Greer explained the product lasts about a year and predicted it will be very popular in the upcoming months.

Healing Waters Resort and Spa has not determined its reopening date.

Cindy Plate, owner of Galles Properties, explained to The SUN how the real estate climate has changed due to COVID-19.

Plate explained Realtors can do in-person showings, but no open houses and are limiting three people inside a home at a time during a showing.

Plate noted realtors are wearing masks and gloves, encouraging homeowners to have hand washing stations during showings, and realtors are not traveling in the same vehicles as prospective buyers.

Plate said Memorial Day through October is generally the busiest time for real estate around Pagosa Springs, noting that’s when the area “greens up.”

Debbie Loewen, realtor for Team Pagosa Realty Group, sent The SUN a few guidelines realtors are using in the area, which include: 

• Homes must be cleaned and disinfected between showings.

- Exercises:
a) In the passage about Pagosa Springs real estate, what period is generally the busiest time for real estate around Pagosa Springs?
b) Turn the paragraph beginning "Plate noted realtors are wearing masks" in the passage about Pagosa Springs real estate into a bulleted list that keeps its main facts.
c) From the passage about Pagosa Springs real estate, transcribe the text between "Plate said Memorial" and "disinfected between showings.", inclusive.

- Data:
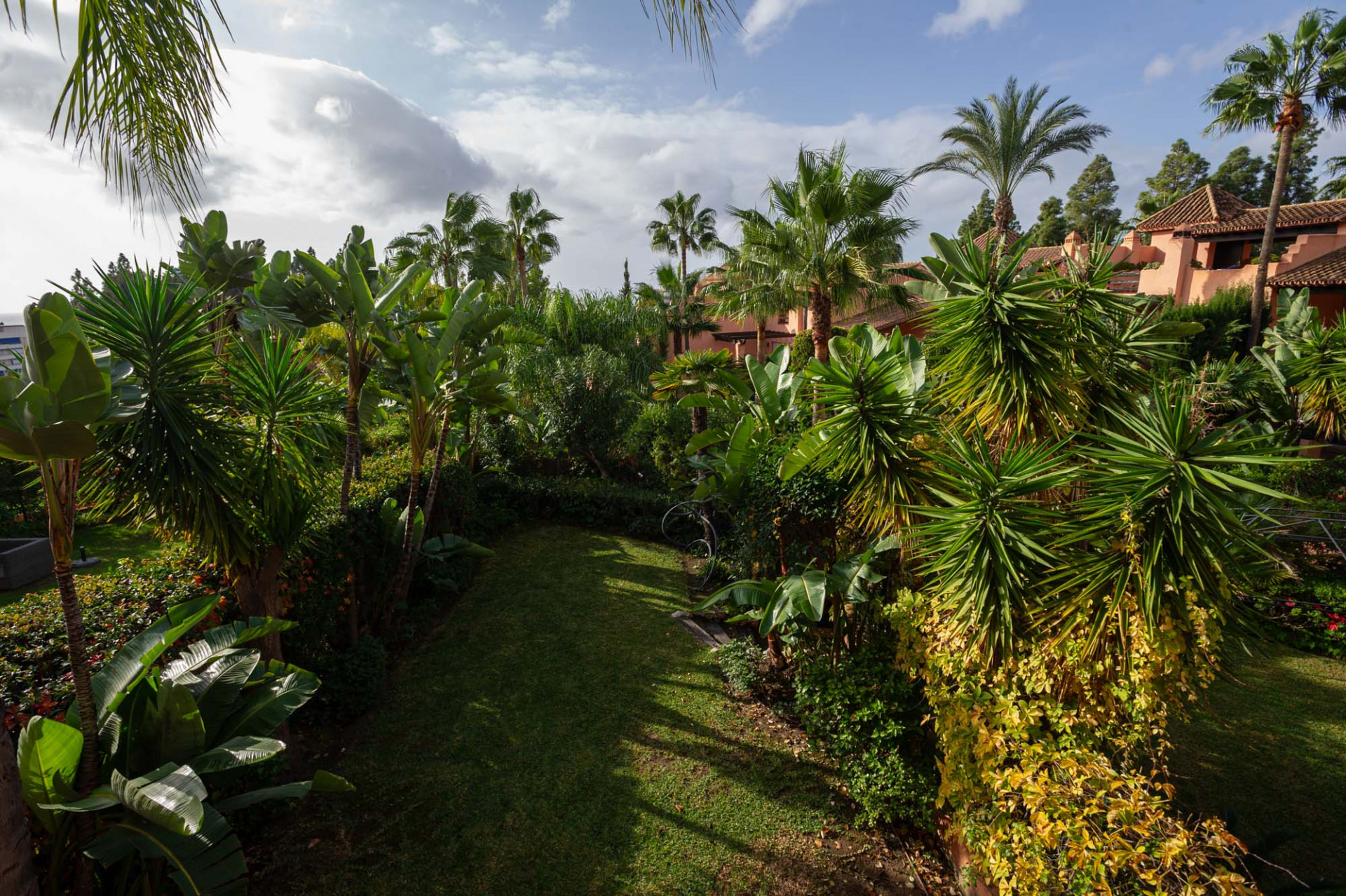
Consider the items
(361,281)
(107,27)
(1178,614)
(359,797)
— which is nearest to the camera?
(107,27)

- Answers by item number:
a) Memorial Day through October.

b)
- Realtors are wearing masks and gloves.
- Realtors encourage homeowners to have hand washing stations during showings.
- Realtors are not traveling in the same vehicles as prospective buyers.

c)
Plate said Memorial Day through October is generally the busiest time for real estate around Pagosa Springs, noting that’s when the area “greens up.”

Debbie Loewen, realtor for Team Pagosa Realty Group, sent The SUN a few guidelines realtors are using in the area, which include: 

• Homes must be cleaned and disinfected between showings.